Loosen your tie, dear sir, admit instead
the mouth I proffer soft along your nape.
The office locked, phone mute, calls forwarded,
let go the herringbone, the oxford's drape.
No words. No sound. Not even a slight nod.
I've read your eyes, taken their rapid shift
to mine in dullest rooms, dull talk abroad,
dull folks. I've felt our glances hold and lift
above the meeting table just too long
for happenstance. The signal's out. So strong
despite our work, despite our separate rings,
we'd dance and tangle, circus-like. We'd cling.
Yes loosen, do, the armor. Let it fall.
I'll entertain your body's carnival.

An Unhappy Death
Patricia Monaghan

A mean, ungracious colleague died today.
He was not old, but he had been ill
For months, and seemed to blame us for it. Still
Everyone tries to find something kind to say.
I barely knew him. Others say the same.
He came to work, did little, and was rude.
Anger seemed to be his only mood.
Yet now we are all gentle with his name.
It is not grief we feel, but an odd guilt
Because we all disliked the man so much.
We try to think of friendly times, and fail.
We keep from saying what we really felt
About this man, because death's nearby touch
Makes us feel like him: so scared, so frail.

The Plains Zebras
CJ Sage

They stand together at the river trough
(oh no one wears the black and white their way).
Their bundled rumps refract the burning days
as if the haze of heat were simply sloughed
away like snakeskin. A herd this huge is tough
to pluck from; one hundred thousand play
across the plain like op art Escher. Prey
whose pattern dizzies predators can bluff
its way through life; a spectacle of nature,
the frenzied blur of monochrome stampeding.
And while the stallions bond, entwine their necks,
exchange the toothy nips of friendship, the mares
maintain their harems even when their king
has been replaced. This makes easier their treks.

False Consciousness
Kathrine Varnes

When I kissed you on your little superstructure,
I didn't think about the mortgage bills
or payments for the catastrophic ills
insurance companies assure will rupture
life, liberty, and the pursuit of future
happiness dependent on these pills
and pills and pills. Two Cadillac Sevilles
for sale would not assist us at this juncture.

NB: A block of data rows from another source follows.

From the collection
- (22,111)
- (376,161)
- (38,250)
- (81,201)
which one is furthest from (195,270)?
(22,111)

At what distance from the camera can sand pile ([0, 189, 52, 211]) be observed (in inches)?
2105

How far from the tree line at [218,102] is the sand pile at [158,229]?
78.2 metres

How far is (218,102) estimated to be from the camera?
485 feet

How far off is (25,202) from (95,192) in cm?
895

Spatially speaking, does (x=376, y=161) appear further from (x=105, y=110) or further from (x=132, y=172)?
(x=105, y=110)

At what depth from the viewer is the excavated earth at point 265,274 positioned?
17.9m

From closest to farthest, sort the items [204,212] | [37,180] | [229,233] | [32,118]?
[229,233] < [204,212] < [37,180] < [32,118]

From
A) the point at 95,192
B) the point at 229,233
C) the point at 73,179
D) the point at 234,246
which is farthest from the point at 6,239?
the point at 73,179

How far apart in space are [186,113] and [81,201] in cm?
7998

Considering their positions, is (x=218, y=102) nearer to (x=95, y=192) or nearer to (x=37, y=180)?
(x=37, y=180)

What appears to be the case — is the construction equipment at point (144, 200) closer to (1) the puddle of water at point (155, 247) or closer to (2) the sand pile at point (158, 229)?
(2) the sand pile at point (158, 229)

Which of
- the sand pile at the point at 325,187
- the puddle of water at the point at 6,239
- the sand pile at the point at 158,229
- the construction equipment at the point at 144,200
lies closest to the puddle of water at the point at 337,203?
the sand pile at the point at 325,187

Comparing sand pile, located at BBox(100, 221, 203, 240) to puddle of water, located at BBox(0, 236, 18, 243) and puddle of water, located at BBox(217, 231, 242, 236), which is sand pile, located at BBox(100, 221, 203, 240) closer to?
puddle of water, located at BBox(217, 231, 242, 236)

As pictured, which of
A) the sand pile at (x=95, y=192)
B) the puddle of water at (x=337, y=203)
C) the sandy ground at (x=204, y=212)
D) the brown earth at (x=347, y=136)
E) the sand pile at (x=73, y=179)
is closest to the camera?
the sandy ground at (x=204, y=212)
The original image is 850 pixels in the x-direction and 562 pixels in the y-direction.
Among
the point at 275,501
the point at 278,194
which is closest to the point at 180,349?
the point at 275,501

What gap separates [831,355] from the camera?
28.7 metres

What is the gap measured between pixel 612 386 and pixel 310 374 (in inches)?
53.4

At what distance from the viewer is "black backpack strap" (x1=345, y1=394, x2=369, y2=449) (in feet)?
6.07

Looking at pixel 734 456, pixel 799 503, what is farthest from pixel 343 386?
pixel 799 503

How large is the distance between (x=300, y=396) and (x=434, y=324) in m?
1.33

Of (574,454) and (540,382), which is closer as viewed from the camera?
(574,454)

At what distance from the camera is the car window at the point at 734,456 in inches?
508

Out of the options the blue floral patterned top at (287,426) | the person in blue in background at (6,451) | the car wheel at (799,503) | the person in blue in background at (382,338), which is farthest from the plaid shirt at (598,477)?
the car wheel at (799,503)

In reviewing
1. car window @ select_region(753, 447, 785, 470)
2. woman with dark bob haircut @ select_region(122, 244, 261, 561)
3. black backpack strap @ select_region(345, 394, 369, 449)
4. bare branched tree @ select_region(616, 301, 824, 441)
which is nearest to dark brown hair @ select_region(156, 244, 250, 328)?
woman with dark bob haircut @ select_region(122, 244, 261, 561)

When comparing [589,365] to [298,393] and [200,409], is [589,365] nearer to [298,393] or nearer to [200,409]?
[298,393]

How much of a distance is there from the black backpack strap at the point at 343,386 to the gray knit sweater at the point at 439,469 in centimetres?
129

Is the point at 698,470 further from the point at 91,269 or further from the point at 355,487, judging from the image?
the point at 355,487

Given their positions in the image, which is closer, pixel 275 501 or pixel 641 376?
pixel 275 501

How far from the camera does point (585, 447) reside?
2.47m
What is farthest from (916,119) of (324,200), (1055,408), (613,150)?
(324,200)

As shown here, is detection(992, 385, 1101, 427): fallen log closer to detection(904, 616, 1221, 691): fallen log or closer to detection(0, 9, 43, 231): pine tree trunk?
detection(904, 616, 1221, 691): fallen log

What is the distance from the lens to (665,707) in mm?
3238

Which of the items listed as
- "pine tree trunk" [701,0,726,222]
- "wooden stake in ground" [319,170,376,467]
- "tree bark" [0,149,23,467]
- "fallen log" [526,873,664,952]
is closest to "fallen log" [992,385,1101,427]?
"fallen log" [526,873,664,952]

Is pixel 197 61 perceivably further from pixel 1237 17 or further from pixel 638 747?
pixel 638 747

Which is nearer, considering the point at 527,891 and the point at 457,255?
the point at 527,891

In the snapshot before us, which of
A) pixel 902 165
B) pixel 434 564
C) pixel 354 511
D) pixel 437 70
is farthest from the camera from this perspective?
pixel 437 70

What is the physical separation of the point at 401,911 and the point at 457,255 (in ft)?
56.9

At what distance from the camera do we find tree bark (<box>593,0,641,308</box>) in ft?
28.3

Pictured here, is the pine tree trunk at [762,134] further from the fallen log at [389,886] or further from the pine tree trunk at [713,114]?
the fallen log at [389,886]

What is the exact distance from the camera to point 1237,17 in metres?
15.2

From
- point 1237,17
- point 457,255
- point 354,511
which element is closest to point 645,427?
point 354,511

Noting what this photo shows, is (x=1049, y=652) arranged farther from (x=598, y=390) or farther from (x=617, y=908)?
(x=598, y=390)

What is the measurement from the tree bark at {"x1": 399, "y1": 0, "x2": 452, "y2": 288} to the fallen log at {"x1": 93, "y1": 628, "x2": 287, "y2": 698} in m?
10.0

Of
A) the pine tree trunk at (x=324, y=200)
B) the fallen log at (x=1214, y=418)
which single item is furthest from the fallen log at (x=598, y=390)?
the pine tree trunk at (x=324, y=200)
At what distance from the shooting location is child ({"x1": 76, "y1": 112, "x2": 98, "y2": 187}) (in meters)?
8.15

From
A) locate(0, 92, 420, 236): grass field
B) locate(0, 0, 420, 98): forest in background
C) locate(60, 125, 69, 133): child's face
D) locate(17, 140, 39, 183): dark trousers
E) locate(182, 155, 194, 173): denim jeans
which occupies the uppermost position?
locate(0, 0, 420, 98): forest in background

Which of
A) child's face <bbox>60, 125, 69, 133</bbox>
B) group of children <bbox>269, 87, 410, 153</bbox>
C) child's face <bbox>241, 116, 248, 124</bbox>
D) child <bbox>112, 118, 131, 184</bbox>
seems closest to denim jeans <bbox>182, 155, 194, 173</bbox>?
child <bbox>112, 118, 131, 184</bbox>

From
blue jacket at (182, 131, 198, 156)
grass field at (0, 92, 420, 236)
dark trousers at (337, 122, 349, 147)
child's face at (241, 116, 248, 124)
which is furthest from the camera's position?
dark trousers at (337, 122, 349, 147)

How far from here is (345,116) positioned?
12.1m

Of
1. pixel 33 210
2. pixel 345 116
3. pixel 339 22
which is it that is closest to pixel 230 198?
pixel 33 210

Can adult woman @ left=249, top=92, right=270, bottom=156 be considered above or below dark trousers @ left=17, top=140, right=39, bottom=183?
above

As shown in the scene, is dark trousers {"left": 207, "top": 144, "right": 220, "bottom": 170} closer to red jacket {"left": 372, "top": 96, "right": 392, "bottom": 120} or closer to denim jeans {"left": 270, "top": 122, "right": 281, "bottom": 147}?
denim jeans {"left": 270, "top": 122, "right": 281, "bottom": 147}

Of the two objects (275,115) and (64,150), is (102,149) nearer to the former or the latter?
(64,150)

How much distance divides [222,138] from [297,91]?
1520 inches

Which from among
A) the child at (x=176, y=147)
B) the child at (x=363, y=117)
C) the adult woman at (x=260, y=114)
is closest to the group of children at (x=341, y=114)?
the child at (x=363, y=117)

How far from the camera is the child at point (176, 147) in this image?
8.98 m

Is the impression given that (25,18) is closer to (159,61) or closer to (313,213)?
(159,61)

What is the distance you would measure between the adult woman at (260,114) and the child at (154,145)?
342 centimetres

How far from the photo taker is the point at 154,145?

You say, Forget that crap. Hegemony
and tell me that you love me.
Ideology
to show you, whispering Oncology,
I scrub the kitchen floor on bended knee.
No, no, no! You Swiffer me to my feet
to dust off places I shall not repeat.

Piano Lesson
Eva Salzman

It couldn't have been my Beethoven Bagatelle.
My jagged sprint from C to higher C,
with E a stepping stone, did not go well.
But something seemed to set those Martins free.
Summer thread unspools the weathered barn
and then re-sews the rafters overhead;
although what seemed like joy must be alarm
maybe not at me, at my Bagatelle instead.
Heart of hearts, I willingly mis-heard.
My fingers dreaming fast but dragged along
had struck a bargain and I paid in birds
imprisoned by a crisis, not by song,
for shame: they soothed the eighth-notes' drunken lurch.
Birds, old barn: Be my confessor's church.